MAD Architecture

From OLPC

NOTE: The contents of this page are not set in stone, and are subject to change! This page is a draft in active flux ... Please leave suggestions on the talk page.

This page contains a proposed modular view for the Mesh Adaptation Daemon (MAD), which includes a description of itc configuration syntax.

[edit] Overview

From a functional point of view, MAD consists of the following modules:

• Collector Module - responsible for gathering all useful information (STATUS) upon which adaptation decisions will be performed
• Configuration Module - reads the STATUS CHARACTERIZATION and ADAPTATION RULES from a configuration file. The former characterizes an STATUS and the latter determines what ACTION should be performed for each given STATUS. STATUS are divided into AXISes (example: power, mobility, etc). At any given point in the time, an AXIS will have a LEVEL. For example, the Power Axis can assume the levels: ac powered; battery powered high, battery power medium, ..., battery powered critical. We would loosely refer to a status as a combination of LEVELs (where each level is implicitly related to an AXIS). An example of a status would be: AC-powered (Power), fixed (Mobility), dense (Denseness), congested (Congestion).
• Action Module - implement the ACTIONS i.e. change parameters on the mesh to adapt to the current status.

[edit] Collector Module

This module periodically (synchronously) polls data from many sources in order to determine the current mesh STATUS. Data sources include:

• ioctls
• pseudo file systems (procfs, sysfs, debugfs)
• other daemons (avahi, etc)

Irrespective of the mechanism used to detect it, each item probed will be a VARIABLE. One example, is the number of active neighbors that can be inferred from the forwarding route.

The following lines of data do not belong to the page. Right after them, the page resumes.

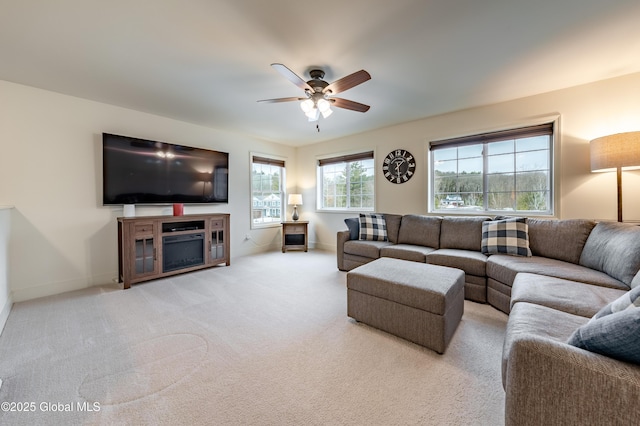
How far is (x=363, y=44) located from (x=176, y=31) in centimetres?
→ 152

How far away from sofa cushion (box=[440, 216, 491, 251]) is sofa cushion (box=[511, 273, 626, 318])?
1.15 metres

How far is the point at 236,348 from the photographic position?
1.82 metres

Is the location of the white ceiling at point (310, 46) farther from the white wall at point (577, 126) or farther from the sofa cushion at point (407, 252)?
the sofa cushion at point (407, 252)

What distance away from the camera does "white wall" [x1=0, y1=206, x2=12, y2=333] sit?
2250mm

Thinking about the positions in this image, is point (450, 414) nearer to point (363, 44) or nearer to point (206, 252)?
point (363, 44)

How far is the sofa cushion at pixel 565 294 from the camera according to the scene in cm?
148

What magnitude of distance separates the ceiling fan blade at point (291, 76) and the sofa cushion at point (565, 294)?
2420mm

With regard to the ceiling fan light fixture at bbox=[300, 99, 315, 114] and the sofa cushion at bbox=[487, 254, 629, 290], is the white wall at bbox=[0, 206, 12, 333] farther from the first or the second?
the sofa cushion at bbox=[487, 254, 629, 290]

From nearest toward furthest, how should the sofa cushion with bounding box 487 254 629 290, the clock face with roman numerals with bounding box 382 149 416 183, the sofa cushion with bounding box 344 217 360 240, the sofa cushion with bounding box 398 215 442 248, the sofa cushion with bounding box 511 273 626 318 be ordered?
1. the sofa cushion with bounding box 511 273 626 318
2. the sofa cushion with bounding box 487 254 629 290
3. the sofa cushion with bounding box 398 215 442 248
4. the sofa cushion with bounding box 344 217 360 240
5. the clock face with roman numerals with bounding box 382 149 416 183

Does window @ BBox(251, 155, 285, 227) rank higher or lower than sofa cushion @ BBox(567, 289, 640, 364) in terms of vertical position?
higher

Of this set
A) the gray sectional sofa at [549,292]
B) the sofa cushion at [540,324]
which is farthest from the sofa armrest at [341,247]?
the sofa cushion at [540,324]

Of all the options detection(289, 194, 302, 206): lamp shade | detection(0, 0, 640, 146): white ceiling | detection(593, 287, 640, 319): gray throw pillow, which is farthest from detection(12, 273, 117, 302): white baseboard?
detection(593, 287, 640, 319): gray throw pillow

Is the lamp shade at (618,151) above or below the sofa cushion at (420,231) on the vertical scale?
above

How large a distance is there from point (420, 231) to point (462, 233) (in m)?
0.54
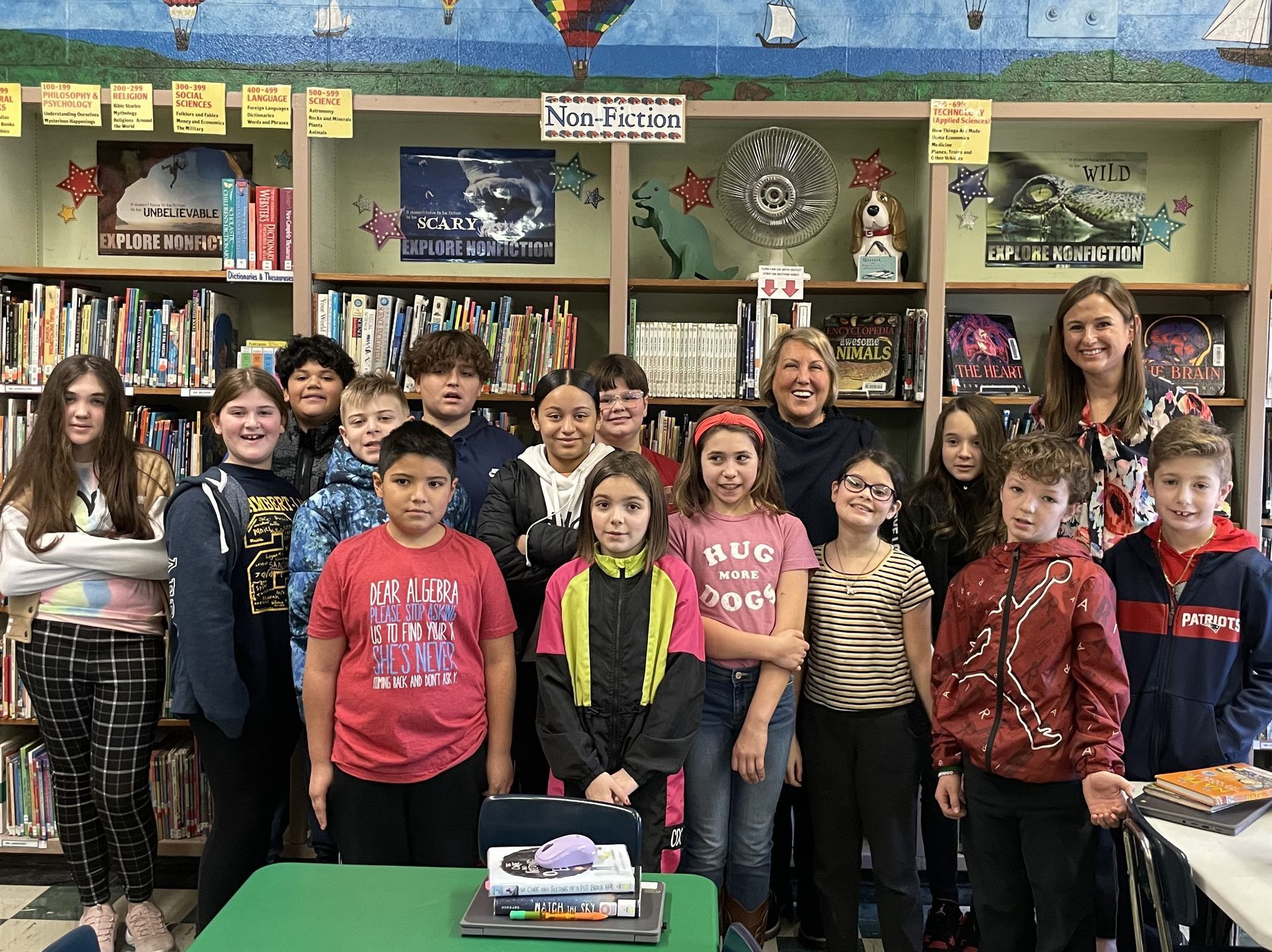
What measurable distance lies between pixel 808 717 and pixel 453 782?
0.82 meters

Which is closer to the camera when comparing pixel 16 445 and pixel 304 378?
pixel 304 378

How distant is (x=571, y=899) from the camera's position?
133 cm

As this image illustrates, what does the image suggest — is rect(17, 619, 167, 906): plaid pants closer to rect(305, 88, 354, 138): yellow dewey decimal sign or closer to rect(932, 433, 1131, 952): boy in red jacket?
rect(305, 88, 354, 138): yellow dewey decimal sign

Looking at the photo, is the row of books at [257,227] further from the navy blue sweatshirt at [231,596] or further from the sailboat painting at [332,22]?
the navy blue sweatshirt at [231,596]

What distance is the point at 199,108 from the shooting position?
305 centimetres

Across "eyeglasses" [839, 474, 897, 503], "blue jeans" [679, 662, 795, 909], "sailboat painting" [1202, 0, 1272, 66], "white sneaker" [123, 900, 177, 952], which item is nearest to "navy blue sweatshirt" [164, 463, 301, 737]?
"white sneaker" [123, 900, 177, 952]

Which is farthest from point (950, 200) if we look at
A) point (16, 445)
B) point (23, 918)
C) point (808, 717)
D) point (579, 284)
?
point (23, 918)

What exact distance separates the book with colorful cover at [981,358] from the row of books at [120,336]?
7.85 ft

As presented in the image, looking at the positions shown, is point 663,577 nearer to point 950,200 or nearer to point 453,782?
point 453,782

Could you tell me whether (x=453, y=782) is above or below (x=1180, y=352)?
below

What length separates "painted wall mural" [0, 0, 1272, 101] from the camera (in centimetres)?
329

[edit] Configuration Module

This modules reads a configuration file that has three parts:

[edit] Collectors section

This section defines a list of VARIABLES and which collector (an external command) is responsible for determining the VALUES for this variable.

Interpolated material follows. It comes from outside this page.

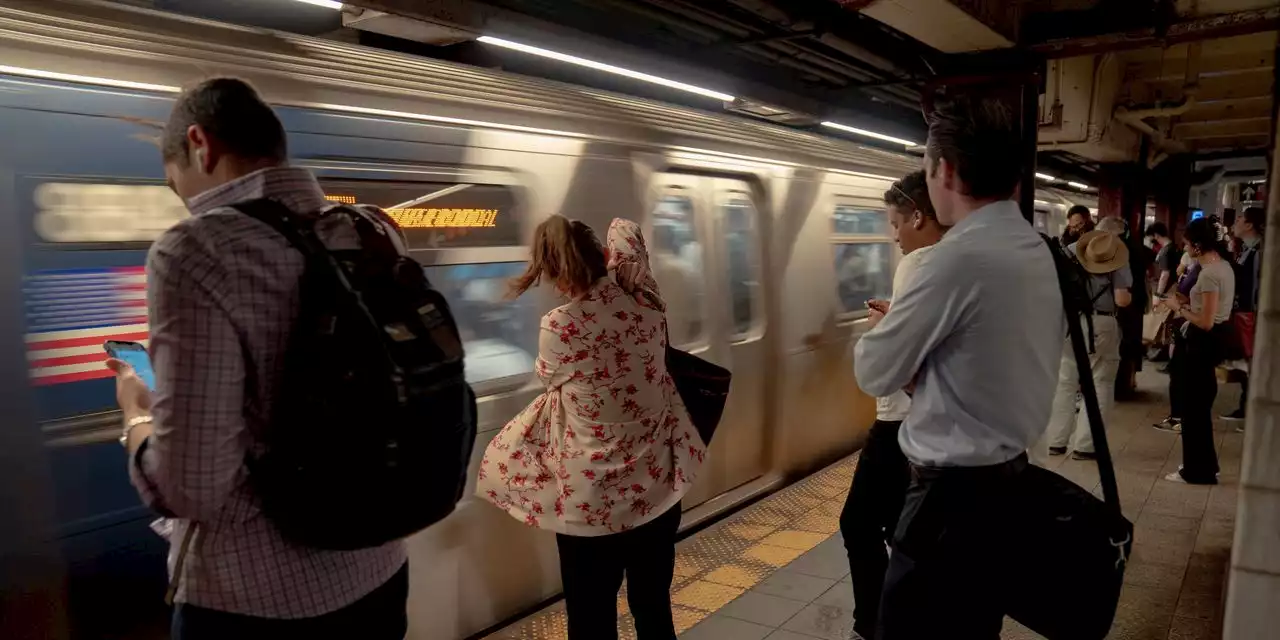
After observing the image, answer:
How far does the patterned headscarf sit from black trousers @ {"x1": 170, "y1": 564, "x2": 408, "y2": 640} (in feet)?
4.38

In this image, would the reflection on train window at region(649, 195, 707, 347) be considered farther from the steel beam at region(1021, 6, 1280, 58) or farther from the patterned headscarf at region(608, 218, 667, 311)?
the steel beam at region(1021, 6, 1280, 58)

[edit] Characterization section

1. A list of axises with respective LEVELs. Example: The Power axis could have the following levels: AC powered, Battery powered 90+, battery powered 70+, and so on. These levels can be identified numerically or by a mnemonic (AC, FULL, MEDIUM, LOW, CRITICAL)

Possible parameters (each is an axis):

• Density: Determines the concentration of nodes within the interference (or carrier sensing, or transmission) range
• Congestion: Determines current (short termed) spectrum usage (airtime availability)
• Power: Determines if the node is AC powered or battery powered, and if the battery is FULL, LOW, etc.
• Mobility: Determines if the node is mobile and the general mobility of the mesh.

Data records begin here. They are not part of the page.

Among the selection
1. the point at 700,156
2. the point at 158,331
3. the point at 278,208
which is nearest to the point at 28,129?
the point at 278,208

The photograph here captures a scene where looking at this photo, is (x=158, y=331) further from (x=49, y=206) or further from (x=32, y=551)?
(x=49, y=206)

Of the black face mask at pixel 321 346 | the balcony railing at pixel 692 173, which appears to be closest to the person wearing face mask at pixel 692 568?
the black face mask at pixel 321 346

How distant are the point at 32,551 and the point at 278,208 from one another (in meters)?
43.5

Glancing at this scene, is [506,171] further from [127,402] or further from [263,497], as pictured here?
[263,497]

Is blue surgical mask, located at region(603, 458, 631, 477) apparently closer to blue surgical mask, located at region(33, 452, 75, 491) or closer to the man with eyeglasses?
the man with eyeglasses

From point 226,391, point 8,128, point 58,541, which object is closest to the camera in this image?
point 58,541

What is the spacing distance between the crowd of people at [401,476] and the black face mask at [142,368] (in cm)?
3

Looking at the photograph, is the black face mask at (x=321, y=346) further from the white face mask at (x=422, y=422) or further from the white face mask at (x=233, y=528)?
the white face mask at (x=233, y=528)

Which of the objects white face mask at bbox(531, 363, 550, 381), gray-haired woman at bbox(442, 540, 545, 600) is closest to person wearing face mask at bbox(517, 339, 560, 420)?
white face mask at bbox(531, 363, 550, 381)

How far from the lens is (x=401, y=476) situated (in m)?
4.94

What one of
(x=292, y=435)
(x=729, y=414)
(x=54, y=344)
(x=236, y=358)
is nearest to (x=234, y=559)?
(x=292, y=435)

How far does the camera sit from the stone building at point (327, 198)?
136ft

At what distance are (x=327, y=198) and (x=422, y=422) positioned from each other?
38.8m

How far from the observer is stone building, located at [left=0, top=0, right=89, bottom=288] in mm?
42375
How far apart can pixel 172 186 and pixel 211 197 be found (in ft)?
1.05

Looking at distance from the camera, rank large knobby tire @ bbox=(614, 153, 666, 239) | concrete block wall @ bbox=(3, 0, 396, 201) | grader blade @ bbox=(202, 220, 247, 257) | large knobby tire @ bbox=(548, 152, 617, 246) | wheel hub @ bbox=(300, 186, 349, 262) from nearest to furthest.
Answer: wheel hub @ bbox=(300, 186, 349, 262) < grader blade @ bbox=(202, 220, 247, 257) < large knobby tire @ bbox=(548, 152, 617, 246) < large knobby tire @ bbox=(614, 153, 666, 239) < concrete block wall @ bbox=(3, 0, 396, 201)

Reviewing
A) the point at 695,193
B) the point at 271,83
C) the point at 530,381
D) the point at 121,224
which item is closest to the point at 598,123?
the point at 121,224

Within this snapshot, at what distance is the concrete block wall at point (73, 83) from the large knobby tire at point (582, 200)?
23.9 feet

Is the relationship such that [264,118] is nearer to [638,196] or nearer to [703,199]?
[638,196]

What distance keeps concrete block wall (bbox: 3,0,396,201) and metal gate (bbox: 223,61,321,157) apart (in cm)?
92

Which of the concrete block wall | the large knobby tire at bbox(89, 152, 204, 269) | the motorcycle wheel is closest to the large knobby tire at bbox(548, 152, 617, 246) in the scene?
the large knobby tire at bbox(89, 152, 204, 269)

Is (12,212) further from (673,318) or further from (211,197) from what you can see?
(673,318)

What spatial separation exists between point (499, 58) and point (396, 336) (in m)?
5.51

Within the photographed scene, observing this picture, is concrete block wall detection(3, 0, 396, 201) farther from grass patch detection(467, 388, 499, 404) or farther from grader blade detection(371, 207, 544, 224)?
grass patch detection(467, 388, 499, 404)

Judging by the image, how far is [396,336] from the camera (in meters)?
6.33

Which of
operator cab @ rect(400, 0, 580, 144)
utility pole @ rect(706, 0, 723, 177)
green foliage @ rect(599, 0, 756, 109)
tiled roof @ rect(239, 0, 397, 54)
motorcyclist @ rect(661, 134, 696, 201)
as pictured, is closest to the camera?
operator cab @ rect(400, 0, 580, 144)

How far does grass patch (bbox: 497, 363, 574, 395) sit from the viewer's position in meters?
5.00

1. LEVEL characterization. What makes an axis assume a given level. For example: a battery less than 30% full characterizes the level CRITICAL, for the axis POWER. So, a LEVEL will be characterized for a group of VARIABLEs each with certain VALUES (ranges, where applicable).

1. STATUS characterization. Associates a STATUS with a (sub)set of axis that meet certain levels. STATUS may be very abstract (like IN-SCHOOL status) or more concrete (like CONGESTED) and may be formed by one or more axises.

[edit] Action Section

1. Directives that associate STATUS with ACTIONs. For example, in a congested network do not lower data rates and/or increase the contention window

1. Specification of the ACTIONs. Probably a command that will implement the desired adaptation.

[edit] Action Module

The action module is responsible for reading the status and act accordingly.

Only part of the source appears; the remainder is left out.